Genetic Determinants of Lipids and Cardiovascular Disease Outcomes: A Wide-Angled Mendelian Randomization Investigation

Elias Allara  1   2 Gabriele Morani  3 Paul Carter  1 Apostolos Gkatzionis  4 Verena Zuber  4   5 Christopher N Foley  4 Jessica M B Rees  1   6 Amy M Mason  1   7 Steven Bell  1   2 Dipender Gill  5 Sara Lindström  8 Adam S Butterworth  1   2   7   9 Emanuele Di Angelantonio  1   2   7   9 James Peters  1   9 Stephen Burgess  1   4 INVENT consortium
Affiliations

Genetic Determinants of Lipids and Cardiovascular Disease Outcomes: A Wide-Angled Mendelian Randomization Investigation

Elias Allara et al. Circ Genom Precis Med. 2019 Dec.

Abstract

Background: Evidence from randomized trials has shown that therapies that lower LDL (low-density lipoprotein)-cholesterol and triglycerides reduce coronary artery disease (CAD) risk. However, there is still uncertainty about their effects on other cardiovascular outcomes. We therefore performed a systematic investigation of causal relationships between circulating lipids and cardiovascular outcomes using a Mendelian randomization approach.

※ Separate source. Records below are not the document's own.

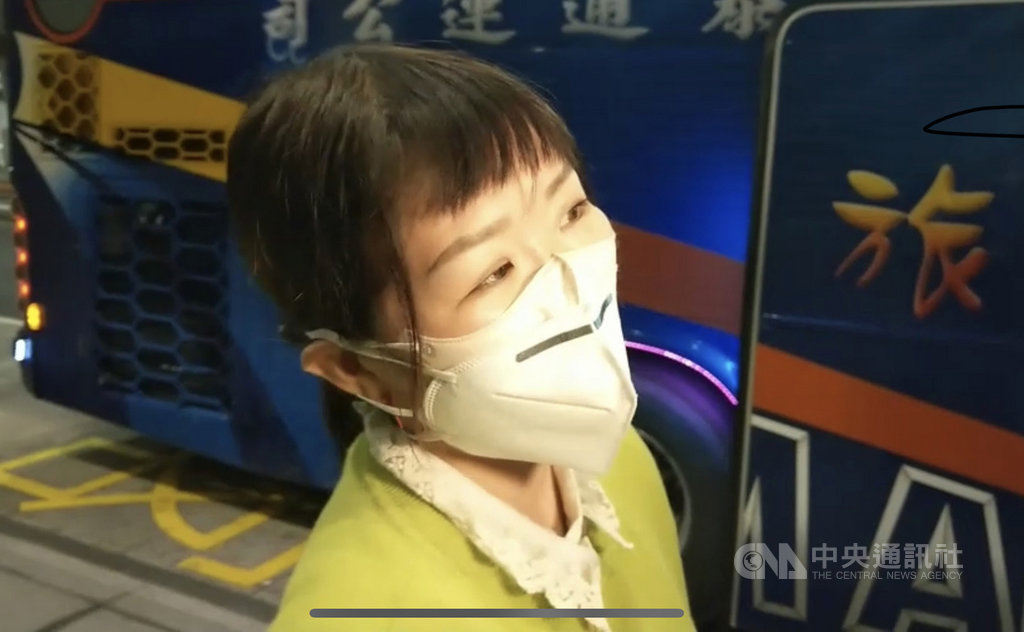 武漢肺炎疫情延燒,滯留中國湖北的血友病少年與母親24日深夜搭機返台,而在同飛機上的返台旅客表示,班機上旅客之間的座位「距離都很開」,也沒有注意到彼此。中央社記者邱俊欽桃園機場攝 109年2月25日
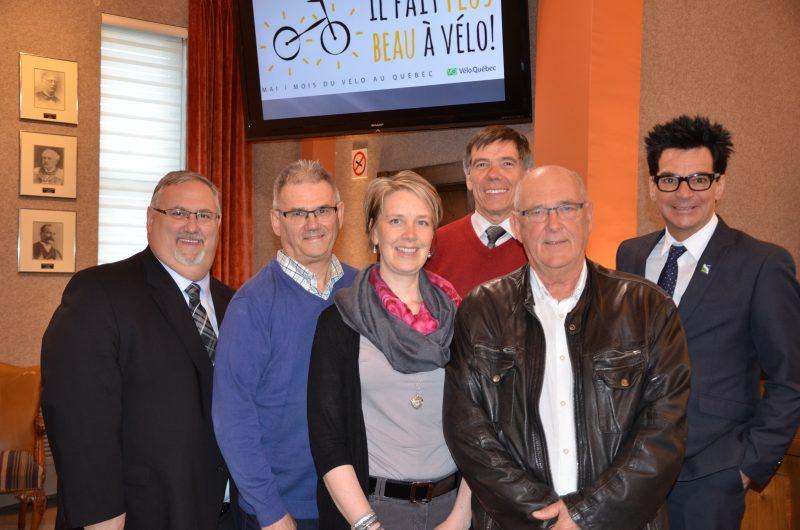 Alain Maher, Paul Franche, Marie Ouellet, Pierre Dauphinais, Alain Ferland, en compagnie du maire Serge Péloquin, ont organisé le Mois du vélo. | TC Média - Sarah-Eve Charland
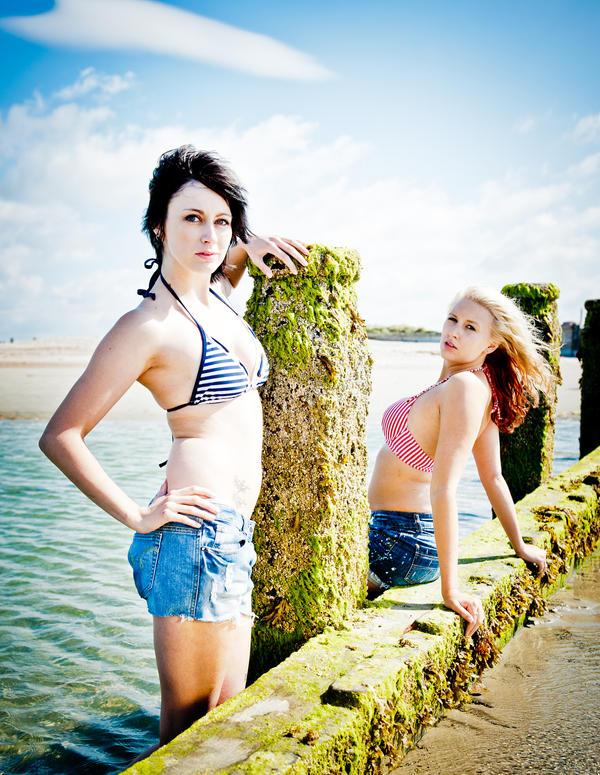 Seaside Girls by EngagingPortraits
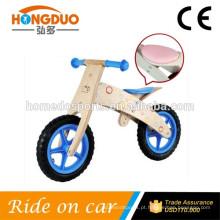Scooter scooter de madeira do bebê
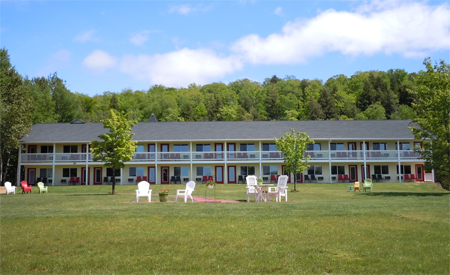 Munising, MI Lodging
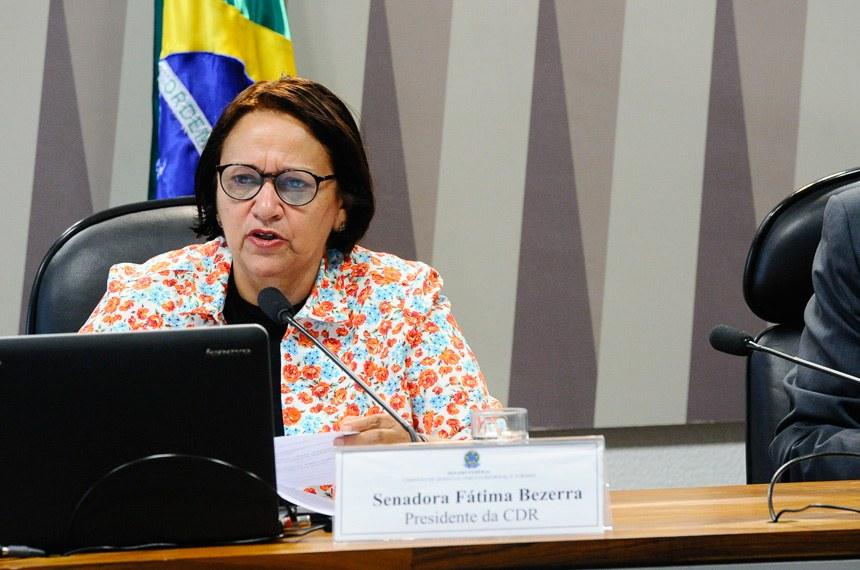 Comissão de Desenvolvimento Regional e Turismo (CDR) realiza reunião para avaliação de política sobre segurança hídrica e gestão das águas nas regiões Norte e Nordeste.  Em pronunciamento, à mesa, presidente da CDR, senadora Fátima Bezerra (PT-RN).  Foto: Geraldo Magela/Agência Senado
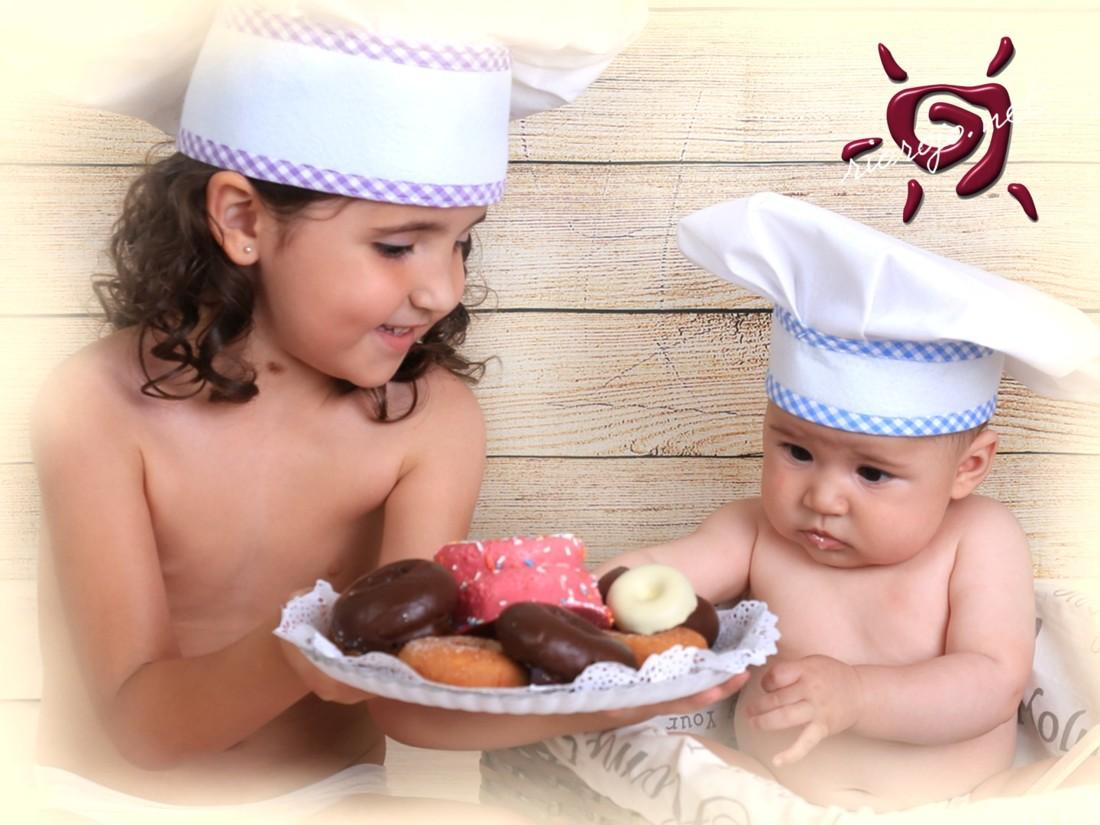 niños con donuts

Methods: In the primary analysis, we performed 2-sample multivariable Mendelian randomization using data from participants of European ancestry. We also conducted univariable analyses using inverse-variance weighted and robust methods, and gene-specific analyses using variants that can be considered as proxies for specific lipid-lowering medications. We obtained associations with lipid fractions from the Global Lipids Genetics Consortium, a meta-analysis of 188 577 participants, and genetic associations with cardiovascular outcomes from 367 703 participants in UK Biobank.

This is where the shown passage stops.